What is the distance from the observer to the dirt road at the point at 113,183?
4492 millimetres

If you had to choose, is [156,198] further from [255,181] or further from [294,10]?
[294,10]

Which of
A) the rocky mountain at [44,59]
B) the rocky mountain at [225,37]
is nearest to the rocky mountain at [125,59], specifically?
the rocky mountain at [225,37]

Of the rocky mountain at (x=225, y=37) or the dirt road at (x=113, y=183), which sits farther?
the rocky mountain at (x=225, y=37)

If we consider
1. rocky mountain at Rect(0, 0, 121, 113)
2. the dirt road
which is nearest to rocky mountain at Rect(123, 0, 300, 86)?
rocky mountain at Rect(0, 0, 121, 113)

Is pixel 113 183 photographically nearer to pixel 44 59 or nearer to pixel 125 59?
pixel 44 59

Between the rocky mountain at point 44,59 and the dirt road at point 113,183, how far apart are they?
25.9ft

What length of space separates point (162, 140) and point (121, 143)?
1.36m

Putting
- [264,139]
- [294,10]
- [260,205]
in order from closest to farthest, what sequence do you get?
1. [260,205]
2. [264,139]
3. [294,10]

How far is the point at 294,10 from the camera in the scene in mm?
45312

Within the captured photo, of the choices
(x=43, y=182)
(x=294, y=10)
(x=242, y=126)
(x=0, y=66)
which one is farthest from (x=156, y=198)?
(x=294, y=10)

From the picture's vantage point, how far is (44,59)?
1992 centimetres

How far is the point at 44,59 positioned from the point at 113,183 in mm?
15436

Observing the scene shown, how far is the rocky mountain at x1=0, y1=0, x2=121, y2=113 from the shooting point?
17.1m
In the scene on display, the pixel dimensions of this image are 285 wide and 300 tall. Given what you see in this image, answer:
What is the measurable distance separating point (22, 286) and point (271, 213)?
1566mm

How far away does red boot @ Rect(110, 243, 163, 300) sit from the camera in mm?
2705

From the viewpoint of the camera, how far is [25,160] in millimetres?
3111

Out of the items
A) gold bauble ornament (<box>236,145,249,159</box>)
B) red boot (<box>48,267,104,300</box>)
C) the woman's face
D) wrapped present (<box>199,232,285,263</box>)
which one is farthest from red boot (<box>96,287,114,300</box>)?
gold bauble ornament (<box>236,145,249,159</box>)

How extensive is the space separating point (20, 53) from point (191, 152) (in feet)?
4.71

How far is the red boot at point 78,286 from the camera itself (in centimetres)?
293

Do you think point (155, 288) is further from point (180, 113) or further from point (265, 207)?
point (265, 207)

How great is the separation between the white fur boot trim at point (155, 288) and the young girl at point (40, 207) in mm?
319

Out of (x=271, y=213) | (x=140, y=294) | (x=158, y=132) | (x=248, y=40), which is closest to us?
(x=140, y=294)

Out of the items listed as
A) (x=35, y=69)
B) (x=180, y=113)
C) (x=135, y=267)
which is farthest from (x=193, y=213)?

**WHAT YOU ARE ASKED TO DO:**
Only the lines from the one with "How extensive is" through the end of the material are wanted; copy them exactly, both ends included.

**FULL RESPONSE:**
How extensive is the space separating point (20, 53) from point (191, 152) (in feet)?
4.71

How far is the red boot at point 78,286 from the camera itself (in centimetres)?
293

Do you think point (155, 288) is further from point (180, 113) or further from point (265, 207)?
point (265, 207)

How great is the separation between the white fur boot trim at point (155, 288) and the young girl at point (40, 207) in mm?
319

Out of (x=271, y=213) | (x=140, y=294) | (x=158, y=132) | (x=248, y=40), which is closest to us?
(x=140, y=294)

Out of the items listed as
A) (x=35, y=69)
B) (x=180, y=113)
C) (x=135, y=267)
which is farthest from (x=193, y=213)?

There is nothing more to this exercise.